- **INSTRUCTIONS**:
A) List the methods for scripting FTP uploads that the FTP upload thread suggests.
B) Extend the FTP upload thread, picking up right after its final line.

- **SELECTED TEXT**:
########
# Automate FTP Upload



## Gibble (Oct 10, 2001)

I need to write a script that can ftp files to my webserver automatically. 

Please help. 

Basically all I need to know is how I can script FTP Uploads, I don't need the script written I just don't know where to start for that one piece.


----------



## codejockey (Feb 11, 2002)

You could use several methods, including:

(1) re-directing ftp commands from a file or a here document (e.g., ftp < ftpcommands.in). Note that you could also execute the commands directly from a shell script that controls the ftp session.
(2) using tkl/expect
(3) using perl

Hope this helps.


----------



## Gibble (Oct 10, 2001)

I like that first idea...do you have an example?


----------



## codejockey (Feb 11, 2002)
########
- **RECORDS SUPPLIED**:
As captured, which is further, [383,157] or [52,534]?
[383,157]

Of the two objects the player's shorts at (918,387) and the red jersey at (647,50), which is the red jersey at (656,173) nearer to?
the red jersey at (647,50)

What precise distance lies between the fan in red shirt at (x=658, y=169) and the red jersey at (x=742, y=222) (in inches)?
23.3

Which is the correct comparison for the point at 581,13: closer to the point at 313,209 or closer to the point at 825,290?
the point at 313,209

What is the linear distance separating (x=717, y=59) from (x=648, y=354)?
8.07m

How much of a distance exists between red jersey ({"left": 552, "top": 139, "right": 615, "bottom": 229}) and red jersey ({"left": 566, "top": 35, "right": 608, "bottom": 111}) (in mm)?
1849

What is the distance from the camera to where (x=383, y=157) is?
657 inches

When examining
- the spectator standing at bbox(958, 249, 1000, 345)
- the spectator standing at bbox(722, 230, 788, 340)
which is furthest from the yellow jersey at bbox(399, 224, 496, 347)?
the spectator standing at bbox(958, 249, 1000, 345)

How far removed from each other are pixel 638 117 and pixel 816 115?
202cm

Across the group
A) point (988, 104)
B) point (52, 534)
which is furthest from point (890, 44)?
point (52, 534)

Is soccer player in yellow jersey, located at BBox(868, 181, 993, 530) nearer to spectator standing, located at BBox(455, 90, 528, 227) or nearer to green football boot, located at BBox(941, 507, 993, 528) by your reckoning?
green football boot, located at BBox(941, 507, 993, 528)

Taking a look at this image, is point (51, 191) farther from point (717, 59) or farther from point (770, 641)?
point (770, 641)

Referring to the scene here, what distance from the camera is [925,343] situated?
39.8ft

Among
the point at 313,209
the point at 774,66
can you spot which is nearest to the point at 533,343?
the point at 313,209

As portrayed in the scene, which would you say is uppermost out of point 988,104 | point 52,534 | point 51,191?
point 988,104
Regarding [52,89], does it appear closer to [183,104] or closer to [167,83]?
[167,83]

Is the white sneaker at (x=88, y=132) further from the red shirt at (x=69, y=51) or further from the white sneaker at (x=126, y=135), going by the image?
########
- **ANSWERS BELOW**:
A)
1. Redirecting ftp commands from a file or a here document (e.g., ftp < ftpcommands.in)
2. Using tkl/expect
3. Using perl

B)
Here's a QND snippet that may be useful. The basic idea is that the script is passed an expression that evaluates to a list of files to transfer (*.htm, for example). All files are placed in the same location on the remote system. Of course, you could make this a lot smarter and put files in different locations or transfer to different systems, etc. Note that the script requires a .netrc file in your home directory to automate the login process for ftp.

ftp mysite.com << EOF
cd somedirectory/location/on/remote
prompt
binary
mput "$*"
bye
EOF

Hope this helps.


----------



## Gibble (Oct 10, 2001)

Yep it appears this will work


----------



## codejockey (Feb 11, 2002)

Hey, Gibble --

Thanks for the reply. Glad it worked out (not the most elegant solution, but at least a starting point). Glad I could post something you found useful.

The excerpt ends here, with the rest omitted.